Having spent more than six months in a juvenile detention centre himself, back in the UK, Curley says everyone deserves a second chance.
“Thirty years ago I got into trouble with the police,” he recalls. “I was in a gang and we would fights gangs from other suburbs. I ended up getting out of control and punched somebody who was hurt quite badly.
“I did six months in a juvenile detention centre and didn’t like it at all.”
After he came out of the juvenile detention centre, Curley was put on a ‘work for the dole’ scheme and began cooking in the canteen of a former factory that was making tin drums for reggae bands.
“There was a guy in there that said to me, ‘if you want to work, just learn how to cook. You can travel the world’.”
So Curley did just that, and admits he has never been happier. “Luckily, I found I had a real passion for cooking,” he says.
“I also had a real passion for travel, so the job really appealed to me.”
He still does a lot of travelling, but most of it now, however, is within Australia.
With restaurants planned in Tasmania and Perth, the chef spends a lot of his time commuting between Perth, Hobart and Melbourne.
While he still enjoys the travel, Curley admits it has become a lot harder to leave Melbourne since he became a father.
“Being a parent comes first – always has and always will,” he says. “But I also love being a cook and wouldn’t change it for anything.”
Refreshingly down to earth, Curley prefers to refer to himself as a “cook” rather than as a chef.
“I do what mothers and fathers do every single day for their kids. The only difference is, I get paid to do it,” he says.
Even after the success of Conviction Kitchen, Curley remains an incredibly modest man.
In between running four kitchens and being a loving father to his two girls, Cooper and Cassidy, he volunteers for several charity organisations.
From working hands on through St Vincent De Paul with clients who are dealing with drug and alcohol problems, to auctioning off his time and skills to raise money for Starlight and The Ovarian Cancer Research Foundation, Curley does a little bit of everything.
“I think it is important to give back to the community that supports you every day and keeps you in employment,” he says.

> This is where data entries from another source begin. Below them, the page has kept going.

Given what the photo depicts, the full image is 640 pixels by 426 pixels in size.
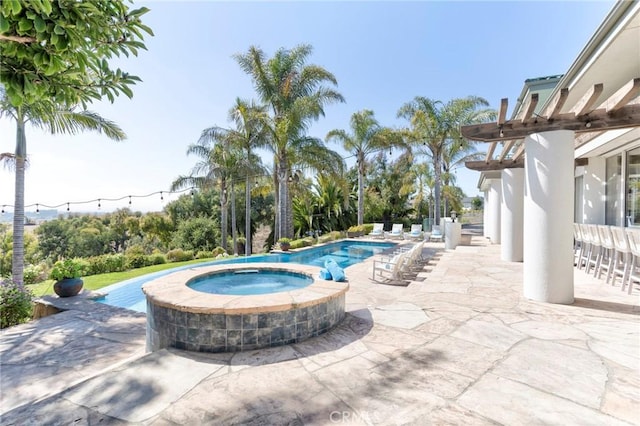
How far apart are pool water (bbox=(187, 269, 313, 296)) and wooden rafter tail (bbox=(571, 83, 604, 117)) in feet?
19.4

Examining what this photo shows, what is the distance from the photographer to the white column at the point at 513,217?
31.1 ft

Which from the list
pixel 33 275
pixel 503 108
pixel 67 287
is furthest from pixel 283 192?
pixel 503 108

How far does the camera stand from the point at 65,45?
2113mm

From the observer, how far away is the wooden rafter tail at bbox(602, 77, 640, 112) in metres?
4.10

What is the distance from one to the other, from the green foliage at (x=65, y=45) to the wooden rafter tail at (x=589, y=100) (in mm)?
6117

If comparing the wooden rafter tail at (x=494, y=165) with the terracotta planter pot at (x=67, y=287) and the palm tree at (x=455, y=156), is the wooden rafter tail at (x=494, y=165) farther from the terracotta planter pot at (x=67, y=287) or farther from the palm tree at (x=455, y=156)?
the terracotta planter pot at (x=67, y=287)

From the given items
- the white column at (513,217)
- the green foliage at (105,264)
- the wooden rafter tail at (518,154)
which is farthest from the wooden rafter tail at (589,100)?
the green foliage at (105,264)

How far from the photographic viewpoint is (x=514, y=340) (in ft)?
13.0

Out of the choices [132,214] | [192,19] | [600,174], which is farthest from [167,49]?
[132,214]

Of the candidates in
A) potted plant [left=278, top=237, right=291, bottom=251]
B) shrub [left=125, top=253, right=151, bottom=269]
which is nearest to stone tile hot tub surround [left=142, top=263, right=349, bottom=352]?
potted plant [left=278, top=237, right=291, bottom=251]

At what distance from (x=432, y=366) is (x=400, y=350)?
0.49m

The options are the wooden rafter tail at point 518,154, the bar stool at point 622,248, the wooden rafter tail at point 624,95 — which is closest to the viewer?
the wooden rafter tail at point 624,95

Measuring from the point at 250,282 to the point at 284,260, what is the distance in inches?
246

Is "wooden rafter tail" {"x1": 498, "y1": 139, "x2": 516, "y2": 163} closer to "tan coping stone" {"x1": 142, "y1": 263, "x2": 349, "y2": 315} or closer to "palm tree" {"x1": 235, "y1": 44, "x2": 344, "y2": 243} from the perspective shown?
"tan coping stone" {"x1": 142, "y1": 263, "x2": 349, "y2": 315}
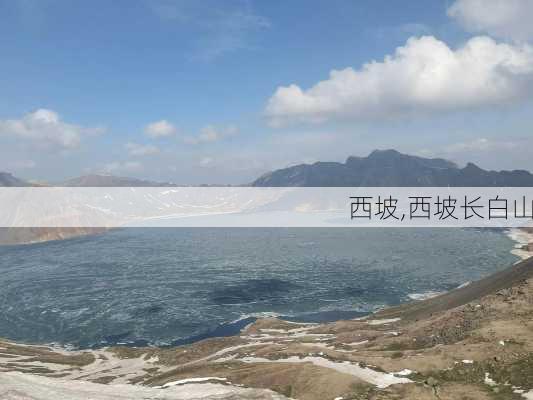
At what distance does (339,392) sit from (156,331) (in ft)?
283

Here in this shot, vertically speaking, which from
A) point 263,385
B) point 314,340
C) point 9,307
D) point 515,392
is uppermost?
point 515,392

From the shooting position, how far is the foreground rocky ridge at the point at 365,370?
4231 cm

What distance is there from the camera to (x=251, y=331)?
10525 cm

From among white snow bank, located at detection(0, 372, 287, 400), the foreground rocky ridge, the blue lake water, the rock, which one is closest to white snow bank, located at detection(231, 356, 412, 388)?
the foreground rocky ridge

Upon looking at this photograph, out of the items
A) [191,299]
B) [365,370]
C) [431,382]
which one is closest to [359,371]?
[365,370]

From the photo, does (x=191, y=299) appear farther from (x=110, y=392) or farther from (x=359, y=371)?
Answer: (x=359, y=371)

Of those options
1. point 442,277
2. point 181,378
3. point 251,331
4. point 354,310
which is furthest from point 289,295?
point 181,378

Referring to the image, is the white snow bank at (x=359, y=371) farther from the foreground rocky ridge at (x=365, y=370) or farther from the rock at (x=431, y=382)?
the rock at (x=431, y=382)

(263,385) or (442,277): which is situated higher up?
(263,385)

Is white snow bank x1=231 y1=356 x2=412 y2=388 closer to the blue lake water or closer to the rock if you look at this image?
the rock

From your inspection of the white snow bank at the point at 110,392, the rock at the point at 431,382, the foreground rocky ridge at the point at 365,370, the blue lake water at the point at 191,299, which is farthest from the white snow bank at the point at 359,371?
the blue lake water at the point at 191,299

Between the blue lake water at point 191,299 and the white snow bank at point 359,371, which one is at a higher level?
the white snow bank at point 359,371

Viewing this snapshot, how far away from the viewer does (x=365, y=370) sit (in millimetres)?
48344

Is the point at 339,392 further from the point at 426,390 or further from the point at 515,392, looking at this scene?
the point at 515,392
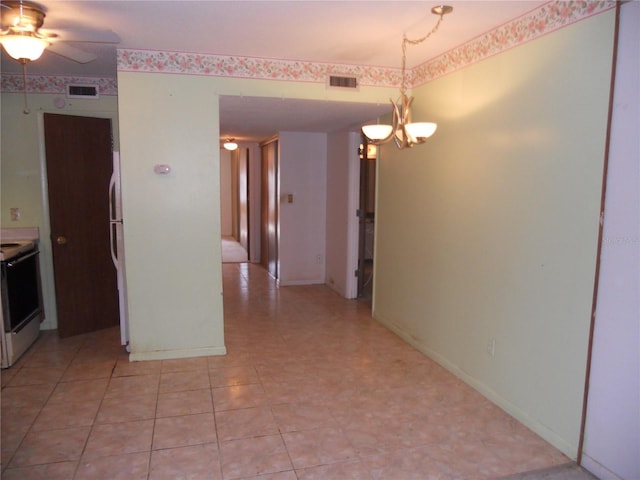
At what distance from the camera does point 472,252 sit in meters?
3.20

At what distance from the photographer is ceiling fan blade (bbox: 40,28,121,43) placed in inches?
116

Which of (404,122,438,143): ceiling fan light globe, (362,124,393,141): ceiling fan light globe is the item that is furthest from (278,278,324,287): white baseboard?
(404,122,438,143): ceiling fan light globe

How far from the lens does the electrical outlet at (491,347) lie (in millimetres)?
3012

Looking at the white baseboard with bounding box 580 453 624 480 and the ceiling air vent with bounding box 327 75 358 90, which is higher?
the ceiling air vent with bounding box 327 75 358 90

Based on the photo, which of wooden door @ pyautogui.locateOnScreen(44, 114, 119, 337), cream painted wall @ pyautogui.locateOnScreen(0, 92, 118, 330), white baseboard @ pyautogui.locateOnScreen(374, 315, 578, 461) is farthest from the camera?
cream painted wall @ pyautogui.locateOnScreen(0, 92, 118, 330)

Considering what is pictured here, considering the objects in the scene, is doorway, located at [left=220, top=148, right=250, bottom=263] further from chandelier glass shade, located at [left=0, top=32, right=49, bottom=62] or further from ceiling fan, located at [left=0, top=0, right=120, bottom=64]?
chandelier glass shade, located at [left=0, top=32, right=49, bottom=62]

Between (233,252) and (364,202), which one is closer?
(364,202)

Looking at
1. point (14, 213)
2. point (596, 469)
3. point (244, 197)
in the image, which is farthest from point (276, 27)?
point (244, 197)

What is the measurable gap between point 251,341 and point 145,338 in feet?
3.01

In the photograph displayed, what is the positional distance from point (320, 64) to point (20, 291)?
9.99ft

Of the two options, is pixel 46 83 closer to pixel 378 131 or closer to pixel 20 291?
pixel 20 291

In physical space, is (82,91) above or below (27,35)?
above

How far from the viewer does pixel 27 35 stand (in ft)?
7.63

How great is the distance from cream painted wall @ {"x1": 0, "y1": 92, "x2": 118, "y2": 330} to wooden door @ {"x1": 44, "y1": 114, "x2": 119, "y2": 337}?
214 mm
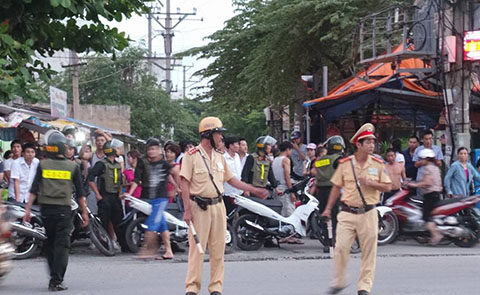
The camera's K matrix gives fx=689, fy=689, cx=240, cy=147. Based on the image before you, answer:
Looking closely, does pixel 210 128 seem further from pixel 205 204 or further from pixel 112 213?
pixel 112 213

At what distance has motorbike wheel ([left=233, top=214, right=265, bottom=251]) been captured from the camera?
11.5 metres

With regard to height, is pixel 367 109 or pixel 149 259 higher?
pixel 367 109

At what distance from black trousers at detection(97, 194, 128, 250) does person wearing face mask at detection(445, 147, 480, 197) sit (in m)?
6.25

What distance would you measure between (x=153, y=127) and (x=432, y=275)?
110ft

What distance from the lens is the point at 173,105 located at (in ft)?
139

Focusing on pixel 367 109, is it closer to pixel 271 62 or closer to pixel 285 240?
pixel 271 62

“In life, I think we make three or four big decisions that determine who we are and what we do. All the other decisions we make stem from the big ones. I’m lucky to have made the right decisions along the way.”
One of those right decisions was his choosing to move to Australia.
“A lot of people expect me to return to the UK and open a restaurant,” he says.
“They say you haven’t made it until you make it in the UK. But why would I want to leave the country that has helped me become the man I am today?”
Indeed, if Curley had moved back to the UK to open a restaurant it’s possible he would never have enjoyed the acclaim, success and even the notoriety that he enjoys in Australia.
It was this notoriety that landed Curley the plum job hosting Conviction Kitchen.
Airing last year, the show gave criminals a shot at redemption in a restaurant.
“I didn’t condone anything the people had done,” he says.
“Some of those little bastards deserved a massive kick up the arse. But if they want to work and they want to start again, they deserve that chance.”
The eventual winner, Anastasia, is still employed by Curley and currently doing “great things”.
“There was obviously a concern that Anastasia would not fit in with the culture of The European [restaurant], but she has been an excellent addition to the team,” he says.
“I trusted my instincts, and once again they didn’t fail me.”
Sound advice indeed.
“Simplicity is the key to success. In the kitchen, when I try too hard to do too many things, you end up failing to impress. Similarly, in business, if you try too hard and don’t stay true to yourself and to your instincts, you can be easily led astray.”